Nichtsdestotrotz wurde ich auch von (fast) allen ordentlich ins Trainings– und Spielgeschehen integriert. Regelmäßige Pässe (die ich leider nicht immer ideal aufs Tor bringen konnte), Lob und Freude als ich dann mal der einzige Glückspilz war, der den Pfosten so traf, dass es als Tor bzw. Punkt zählte, wenn kein Goalie da war. Die Bemühungen, mir die Modalitäten fürs Tor noch mal langsam und verständlich zu erklären –jede Woche gab es neue Ideen– und noch so viel mehr machten es mir einfacher, mich auch integriert zu fühlen. 
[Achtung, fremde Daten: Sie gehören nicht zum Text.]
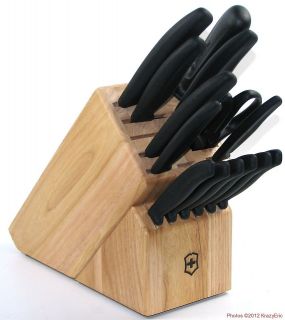 NEW Victorinox Fibrox 15 Piece Kitchen Knife Block Set SWISS MADE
Ab und an sorgte ich natürlich für einen Lacher, wenn mal wieder eine meiner Rollen den Geist aufgegeben hatte oder ich mich über mein Unvermögen mit diesem vermaledeiten Puck aufregte. Zwei Rollen musste ich in den Frühruhestand schicken, da entweder ein rausgebrochenes Stück oder die neue eckige Form für ein komisches Gefühl beim Skaten sorgten! Und dann war da zuletzt noch die Rolle, die heimlich, still und leise gebrochen war. Ich dachte schon, ich wäre beim Rückwärtsfahren über eine Linie gestolpert, doch beim genaueren Hinsehen kam ein netter Riss zum Vorschein, der in bestimmten Positionen am Skate die Rolle zum eiern brachte.
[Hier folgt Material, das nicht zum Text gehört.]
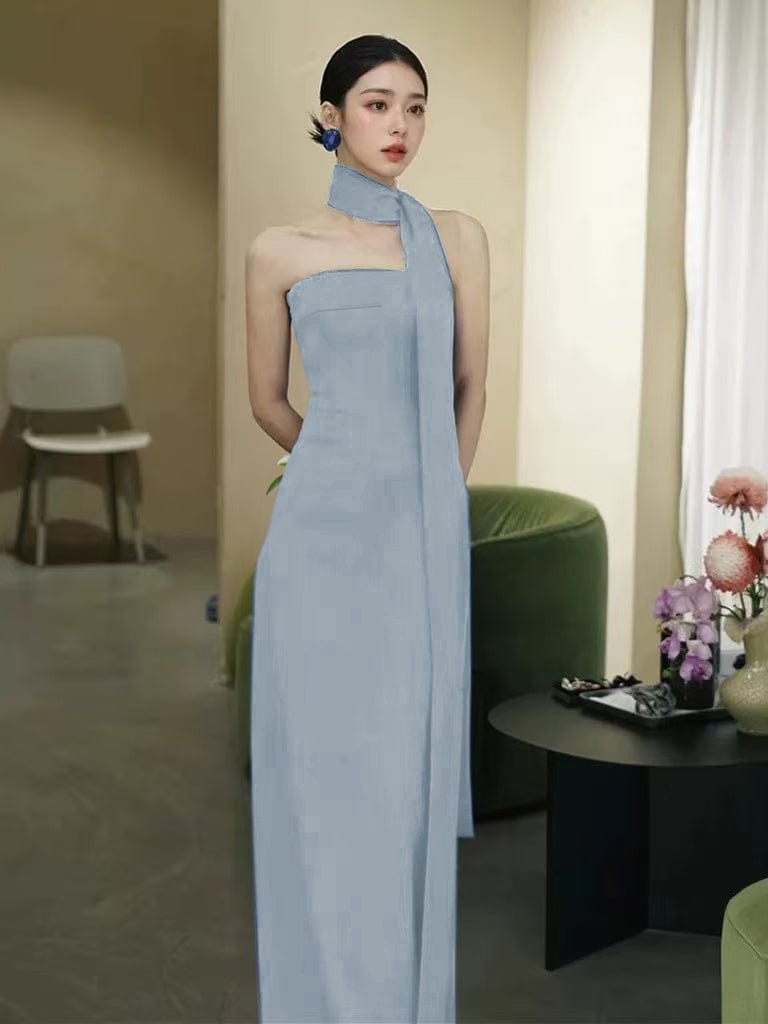 Beth and Brian Qipao-MY New Chinese style, Tube top long Cheongsam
Meine leider letzte Interaktion mit der Mannschaft war ein Abendessen des Vereins, bei dem dann auch Trainer und Vorsitz realisierten, dass sie mich an dem Abend wohl zum letzten Mal sehen würden. Auch wenn ich normalerweise (wie auch zu Hause) beim Training nicht viel gesprochen habe, merkte man schon, dass sie es auf ihre Weise schade fanden. Der Trainer lobte noch meine Passion für den Sport und dass ich mich durchgebissen hatte, und das war es dann auch schon. Das Gemeinschaftsgefühl innerhalb des Hockeys –egal ob Eis- Skater- oder Inlinehockey– ist etwas ganz Besonderes, und das konnte ich auch hier spüren.

 

Bereue ich meine Entscheidung, den ganzen Stress mit dem Ausrüstungstransport, Zugfahrten und zuletzt einer anderen Sportvariante auf mich zu nehmen? 

Ganz und gar nicht! Auch wenn ich –nicht zuletzt auch aufgrund des hohen Altersunterschiedes– eher keine Freundschaften fürs Leben geschlossen habe, war es eine positive Erfahrung. Etwas, an das ich mich gerne erinnere. Ich habe nicht nur etwas über Hockey in einem anderen Land, sondern auch über mich selbst gelernt. Außerdem war es so etwas einfacher, meine Mannschaft zu Hause nicht ganz so sehr zu vermissen. 

Werde ich diese Spielvariante vermissen? Ein klares nein! Natürlich ist es eigentlich der gleiche Sport, aber ich kann es schon kaum erwarten, vom Flieger in die Halle zu fahren und mit einem Ball zu trainieren!

Zuletzt bleibt mir nur noch eines zu sagen: Danke! Danke Paolo für die Hilfe bei der Organisation vor meiner Ankunft. Danke Laura für deine Hilfe während des Trainings und die Möglichkeit, ab und an dein Anhängsel zu sein. Danke Stefano, dass du mich nicht angeschrien hast, auch wenn ich die Übung nach fünf Versuchen immer noch nicht verstanden habe oder nicht sofort die richtige Position im Spiel gefunden habe. Danke Flying Donkeys Empoli, dass ich –wenn auch nur für kurze Zeit– ein Teil der Mannschaft sein durfte!